There are exceptions, though. If a patient's situation deteriorates and their need becomes increasingly urgent, they can be bumped ahead of others. Family members or friends can donate directly to a loved one in need.

That's what adoptive father Michael Wagner is set to do for one of his twin daughters, three-year-old Binh and Phuoc, who suffer from Alagille syndrome.

But the father can only donate to one daughter, and both girls need a liver transplant to extend their lives. The family has turned to the public to encourage potential donors to be tested to see if they're a match.

It's a controversial tactic. The twins are beautiful little girls with media-savvy parents, says Schafer.

"Do we want to have a health-care system where beautiful, handsome, attractive and media-skillful people of families get donations whereas others don't?" he asks. "Others are allowed to die because ... they're not as sale-able — they don't tug the heartstrings of the public in quite the same way."

That's only one way to look at the situation, he explains. It can also be argued that no one else would have received that donation because it would have not happened without the empathy elicited from a public appeal.

'Terrible decision' for twins' doctors

Unless the family's campaign finds a second donor, the girls' doctors will be forced to choose which twin receives her father's donation.

"If you have only one organ, you'd make the terrible decision — but inevitable — to give it to the child who is most likely to survive," says Schafer.

If both twins are likely to die within the same time without a transplant, Schafer explains, it would be tempting to give the transplant to the girl for whom it would have a higher chance of success.

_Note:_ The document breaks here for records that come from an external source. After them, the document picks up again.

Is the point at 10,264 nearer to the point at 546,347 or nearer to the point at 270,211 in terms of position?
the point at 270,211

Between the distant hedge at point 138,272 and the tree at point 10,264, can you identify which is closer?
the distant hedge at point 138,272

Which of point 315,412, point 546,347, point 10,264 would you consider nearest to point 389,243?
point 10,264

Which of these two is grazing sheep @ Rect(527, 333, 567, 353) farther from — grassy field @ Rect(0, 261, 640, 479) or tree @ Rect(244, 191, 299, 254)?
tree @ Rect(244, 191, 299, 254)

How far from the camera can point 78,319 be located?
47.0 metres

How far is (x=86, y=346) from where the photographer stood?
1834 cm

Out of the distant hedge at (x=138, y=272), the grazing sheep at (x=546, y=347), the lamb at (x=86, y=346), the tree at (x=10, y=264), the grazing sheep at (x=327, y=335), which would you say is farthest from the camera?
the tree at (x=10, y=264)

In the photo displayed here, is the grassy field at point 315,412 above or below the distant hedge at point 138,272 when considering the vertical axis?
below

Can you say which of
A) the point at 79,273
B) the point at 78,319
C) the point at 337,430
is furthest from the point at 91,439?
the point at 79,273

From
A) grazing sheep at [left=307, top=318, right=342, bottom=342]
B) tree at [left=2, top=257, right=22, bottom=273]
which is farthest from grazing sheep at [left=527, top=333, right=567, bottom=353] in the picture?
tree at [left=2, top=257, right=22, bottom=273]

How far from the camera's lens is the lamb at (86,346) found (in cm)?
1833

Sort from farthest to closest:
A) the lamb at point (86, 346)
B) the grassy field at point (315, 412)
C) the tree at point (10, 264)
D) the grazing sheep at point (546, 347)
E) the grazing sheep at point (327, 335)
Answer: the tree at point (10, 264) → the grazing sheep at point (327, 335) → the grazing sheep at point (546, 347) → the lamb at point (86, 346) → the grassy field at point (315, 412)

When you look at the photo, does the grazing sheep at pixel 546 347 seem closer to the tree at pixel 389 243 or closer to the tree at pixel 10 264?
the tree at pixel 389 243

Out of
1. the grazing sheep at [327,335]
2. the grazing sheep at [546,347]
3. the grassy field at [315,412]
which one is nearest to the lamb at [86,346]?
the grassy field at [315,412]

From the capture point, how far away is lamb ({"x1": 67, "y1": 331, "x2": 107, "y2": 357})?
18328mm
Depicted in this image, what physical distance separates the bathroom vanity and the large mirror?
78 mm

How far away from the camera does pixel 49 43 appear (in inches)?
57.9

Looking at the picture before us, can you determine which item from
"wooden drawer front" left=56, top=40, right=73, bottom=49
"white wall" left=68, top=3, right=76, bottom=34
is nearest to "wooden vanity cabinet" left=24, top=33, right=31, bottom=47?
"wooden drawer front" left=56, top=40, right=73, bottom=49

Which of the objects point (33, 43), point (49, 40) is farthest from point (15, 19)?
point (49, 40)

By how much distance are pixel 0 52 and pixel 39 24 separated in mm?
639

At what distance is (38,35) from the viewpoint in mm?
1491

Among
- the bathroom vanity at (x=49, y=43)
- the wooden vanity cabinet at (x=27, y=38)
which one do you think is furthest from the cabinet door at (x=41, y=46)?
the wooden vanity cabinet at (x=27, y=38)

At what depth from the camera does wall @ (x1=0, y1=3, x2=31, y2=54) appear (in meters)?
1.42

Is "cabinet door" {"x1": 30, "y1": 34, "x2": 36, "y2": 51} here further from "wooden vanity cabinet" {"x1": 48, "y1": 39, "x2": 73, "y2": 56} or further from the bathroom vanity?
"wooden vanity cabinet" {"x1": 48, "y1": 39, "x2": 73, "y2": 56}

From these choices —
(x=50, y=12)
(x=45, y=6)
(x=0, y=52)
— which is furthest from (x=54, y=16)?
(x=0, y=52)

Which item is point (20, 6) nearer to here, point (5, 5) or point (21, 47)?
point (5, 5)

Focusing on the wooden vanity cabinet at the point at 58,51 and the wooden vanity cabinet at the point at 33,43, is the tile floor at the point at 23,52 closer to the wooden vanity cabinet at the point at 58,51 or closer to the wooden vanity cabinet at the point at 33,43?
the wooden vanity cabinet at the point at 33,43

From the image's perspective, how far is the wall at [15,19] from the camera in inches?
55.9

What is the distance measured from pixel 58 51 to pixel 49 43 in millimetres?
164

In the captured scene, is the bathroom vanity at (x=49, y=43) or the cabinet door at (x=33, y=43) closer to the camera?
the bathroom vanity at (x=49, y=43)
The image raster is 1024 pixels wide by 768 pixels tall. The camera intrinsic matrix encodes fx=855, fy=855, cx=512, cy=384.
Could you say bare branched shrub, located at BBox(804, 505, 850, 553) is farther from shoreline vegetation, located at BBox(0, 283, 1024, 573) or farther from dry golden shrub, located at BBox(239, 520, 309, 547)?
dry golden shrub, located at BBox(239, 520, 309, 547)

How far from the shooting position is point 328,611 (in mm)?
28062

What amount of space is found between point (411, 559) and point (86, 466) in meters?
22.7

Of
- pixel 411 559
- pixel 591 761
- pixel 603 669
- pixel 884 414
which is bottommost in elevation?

If one twin needs the transplant more urgently, Schafer and Paraskevas agree one option would be to offer her the transplant and wait to see if another donor is found for the second twin.

However, if all urgency and health factors between the girls are identical, Schafer offers a grim solution:

"If their health status is the same, if their chance of benefit is the same, then they'll flip a coin," he says. "It'll be chance, I'm guessing. That's what they will do. And, hey, what other options are there?"